The monastery is surrounded by legend and mystery. Some say that it was built with the assistance of angels and even the date of construction is unsure, though without a doubt it dates to around the 10th century, although the church itself is even older.

It looms menacingly over the entrance to the Val di Susa and the plains of Turin below. And it was the overwhelming emotion of this beautiful, imposing, slightly intimidating monastery that inspired Umberto Eco to write his classic novel, The Name of the Rose (Amazon affiliate link). 

Be sure to read the book before you visit, as it conveys what life here must have been like, and it will enrich your experience immeasurably.

If you can't get here to visit, then read the book anyway—you will love it, and it is the next-best-thing to visiting.

Visiting the Sacra di San Michele

Walk up from Sant’Ambrogio, the town at the base of the hill on which the abbey is located.
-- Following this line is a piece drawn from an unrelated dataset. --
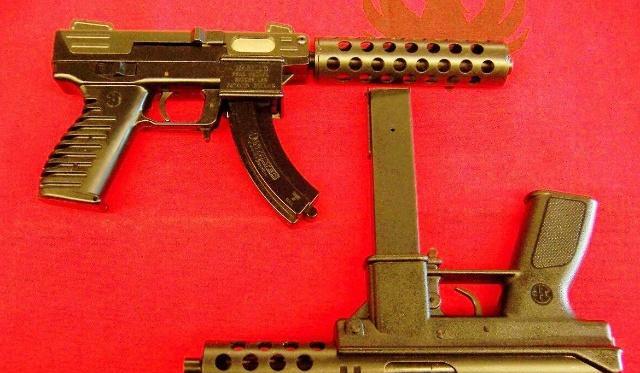 ev03冲锋枪_mp5冲锋枪_uzi冲锋枪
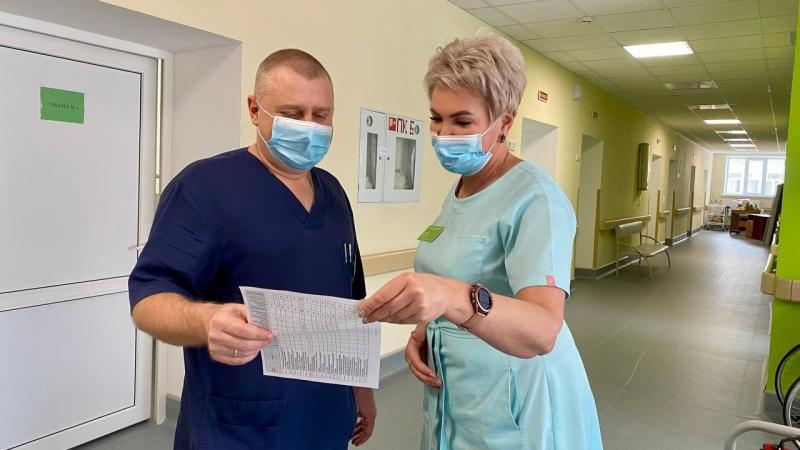 Сызранская центральная городская и районная больница закупит реанимационную систему для новорожденных и другое новое оборудование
The walk is quite long, but the views over Piedmont, Val di Susa and Turin are well worth the trouble. If you don’t have the energy for the whole walk and you have a car, then you can drive up to just before the stairs leading to the monastery.

The long final flight of stairs up to the entrance is awesome, with the monastery becoming more threatening and eerie with each step.

To add to the horror movie feel, these steps are known as the steps of the dead. The dead of the Sacra di San Michele were once laid out on them and their skeletons remained until recent times.Entrance is through the twelfth-century Entrance to the Zodiac.

To get into the inner part of the abbey, you need to pay a small fee but it's well worth it. Inside, the feeling of being part of something ancient and monumental is overwhelming.

Saint Michael's sanctuary, if open, is the oldest part of the abbey dating back at least to the ninth century, but possibly as much as a century or two before. It consists of three chapels on the outer fringes of the abbey.

Exploring the workshops with the bricks blackened from centuries of smoke from the forges will definitely make you grumble less about your current working conditions and the museum of daily life in the abbey has much the same effect. There is no doubt about it, life here was really hard, a true test of endurance.

The frescoes within are some of the most priceless in Piedmont,  many reflect religious scenes of great beauty, but my favorite is the fresco showing the history and myth of the abbey on the wall by the ancient choir.

Having made the flippant comment about appreciating modern life, there are also times when the stark simplicity of what life must have been like in the Abbey of San Michele holds a strange beauty and attraction.

Amazing too is the size of the place and the convoluted labyrinthine nature of the Sacra di San Michele is such that as recently as 1987 another room was discovered. Only seven feet wide and long, the room is believed to be the cell of the famous hermit Saint John Vincent, who lived in this tiny room for a decade or more.